In this slim, yet packed, volume, Barry Holtz, of the Jewish Theological Seminary, creates a three-dimensional profile of Rabbi Akiva, the greatest sage of the early second century. Akiva was a formative influence on post-Temple Judaism (his name appears some 2,700 times in the Talmud alone). He was also a political activist who endorsed the ill-fated Bar Kochba revolt against the Roman occupation of the Land of Israel and died a martyr at the hands of the consul Tineius Rufus.
The author, an acknowledged expert in reading classic texts, offers an enjoyable exploration of the key phases of Akiva’s life: his transformation from ignorant shepherd to leading scholar, his courtship and marriage, his pre-eminence in the rabbinic world of his time, his transcendent experience in the divine “orchard” and his horrible death.
Holtz expertly teases Akiva’s core character traits from a plethora of midrashic sources to fashion a complex, yet likeable, religious leader who is at once pragmatist and dreamer, punctilious intellectual and passionate lover.
Yet Holtz’s most significant contribution lies in the way he shapes a credible biography from hagiographic and retrospective sources.
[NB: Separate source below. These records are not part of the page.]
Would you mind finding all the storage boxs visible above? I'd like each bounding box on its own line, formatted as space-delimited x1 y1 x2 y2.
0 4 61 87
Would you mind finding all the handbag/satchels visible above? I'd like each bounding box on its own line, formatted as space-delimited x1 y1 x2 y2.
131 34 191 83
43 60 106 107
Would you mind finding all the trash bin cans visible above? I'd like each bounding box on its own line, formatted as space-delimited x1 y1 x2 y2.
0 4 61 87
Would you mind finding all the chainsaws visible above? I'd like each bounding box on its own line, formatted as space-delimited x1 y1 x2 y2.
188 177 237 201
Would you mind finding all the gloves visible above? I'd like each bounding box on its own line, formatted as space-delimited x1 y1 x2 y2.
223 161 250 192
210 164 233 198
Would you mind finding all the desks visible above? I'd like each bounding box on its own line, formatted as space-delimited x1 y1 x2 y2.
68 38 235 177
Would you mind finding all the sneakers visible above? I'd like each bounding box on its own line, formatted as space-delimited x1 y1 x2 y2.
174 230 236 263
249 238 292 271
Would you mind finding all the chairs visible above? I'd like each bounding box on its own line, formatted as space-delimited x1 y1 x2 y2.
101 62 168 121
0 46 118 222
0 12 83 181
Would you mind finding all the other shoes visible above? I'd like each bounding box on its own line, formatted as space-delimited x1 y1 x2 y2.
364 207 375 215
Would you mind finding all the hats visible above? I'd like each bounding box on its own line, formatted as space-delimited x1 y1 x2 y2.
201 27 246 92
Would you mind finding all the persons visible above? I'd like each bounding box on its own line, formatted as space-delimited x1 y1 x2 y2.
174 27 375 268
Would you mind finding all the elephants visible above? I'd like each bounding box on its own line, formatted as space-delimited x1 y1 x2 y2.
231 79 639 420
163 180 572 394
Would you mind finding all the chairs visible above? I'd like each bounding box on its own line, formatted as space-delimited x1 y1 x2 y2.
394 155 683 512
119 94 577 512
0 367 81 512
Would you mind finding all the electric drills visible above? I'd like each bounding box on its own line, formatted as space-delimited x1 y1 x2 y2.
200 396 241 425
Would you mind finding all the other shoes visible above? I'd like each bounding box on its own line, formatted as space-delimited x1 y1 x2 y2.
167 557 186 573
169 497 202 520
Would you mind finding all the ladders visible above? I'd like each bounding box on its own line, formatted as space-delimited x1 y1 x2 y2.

Following the methodology of the late Jacob Neusner, he builds a picture of Akiva in context, “a window on to a world from the past”. By acknowledging the inherent ahistoricity of the narratives, Holtz is “imagining a biography of Akiva”, compiling and harmonising conflicting sources to establish a likely picture of the man.
An interesting and valuable work, both in terms of understanding Rabbi Akiva himself and as an archetype for future studies.